Even though it broke the all-time attendance record for a wrestling event, there wasn’t much to celebrate: In the United States, the event hadn't garnered much curiosity, and there were only scattered news reports covering its aftermath. To the wrestlers, it was just another show. Later on that year, WCW released part of the event as a U.S. pay-per-view special titled Collision in Korea; the event drew 30,000 buys—a paltry sum in comparison to the company’s other shows. What should have been a political moment draped in neon spandex soon faded into obscurity.

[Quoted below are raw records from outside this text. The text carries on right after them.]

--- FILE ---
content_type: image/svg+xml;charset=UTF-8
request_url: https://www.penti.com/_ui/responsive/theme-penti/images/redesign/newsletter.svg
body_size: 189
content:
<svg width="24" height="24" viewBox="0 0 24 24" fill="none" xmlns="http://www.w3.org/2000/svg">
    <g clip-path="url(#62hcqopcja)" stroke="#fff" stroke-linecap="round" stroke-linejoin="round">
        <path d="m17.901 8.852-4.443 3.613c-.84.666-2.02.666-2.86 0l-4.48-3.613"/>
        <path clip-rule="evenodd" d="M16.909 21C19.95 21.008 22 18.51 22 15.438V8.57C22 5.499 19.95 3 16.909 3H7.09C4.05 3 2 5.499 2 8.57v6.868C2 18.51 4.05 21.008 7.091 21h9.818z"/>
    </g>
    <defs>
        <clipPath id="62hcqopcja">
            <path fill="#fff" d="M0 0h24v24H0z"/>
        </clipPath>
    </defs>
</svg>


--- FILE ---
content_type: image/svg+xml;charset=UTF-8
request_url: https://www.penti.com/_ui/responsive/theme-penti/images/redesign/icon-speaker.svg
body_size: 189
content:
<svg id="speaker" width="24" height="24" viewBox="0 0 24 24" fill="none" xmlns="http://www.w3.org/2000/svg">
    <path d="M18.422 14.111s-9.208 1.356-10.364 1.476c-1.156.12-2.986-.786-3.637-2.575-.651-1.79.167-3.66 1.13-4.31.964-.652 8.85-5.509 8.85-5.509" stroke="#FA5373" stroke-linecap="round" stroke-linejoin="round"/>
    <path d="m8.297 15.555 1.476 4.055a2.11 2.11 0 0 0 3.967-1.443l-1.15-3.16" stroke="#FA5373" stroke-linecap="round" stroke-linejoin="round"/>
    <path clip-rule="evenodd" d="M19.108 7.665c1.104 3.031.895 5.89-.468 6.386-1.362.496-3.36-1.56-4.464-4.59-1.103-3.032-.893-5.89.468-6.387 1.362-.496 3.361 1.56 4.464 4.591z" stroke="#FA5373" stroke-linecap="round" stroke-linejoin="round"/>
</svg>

In 2001, McMahon’s WWE bought WCW and its tape library, yet the company rarely references the event, nor has it ever released Collision in Korea on its expansive WWE Network, which features nearly every other WCW show. There are theories about why the event seemed to disappear: WWE likes to maintain the claim that the company’s WrestleMania III, which drew (a disputed) 93,173 fans to Michigan's Pontiac Silverdome in 1987, holds one of the highest attendances for a wrestling show. Having a rival's event in North Korea basically double that number in just a single day might hurt the prestige of their own accomplishment.

According to wrestling historian Dave Meltzer, “WWE, they want to claim these records, so this kind of hurts that narrative." Bischoff was more blunt, saying the North Korea show is simply “an inconvenient fact for the branding and the positioning that the WWE is so great at.”

Despite feeling like hostages in a foreign country and wrestling to near-silence in front of a confused audience, there’s no denying the significance of the event—even if the world has seemingly forgotten all about it.

“Were they paying customers? I don’t think so,” Bischoff said. “Maybe. But the fact is, over the course of two nights, 350,000 people came to a stadium and watched professional wrestling with some of the biggest stars of the time. I think that’s a phenomenal achievement.”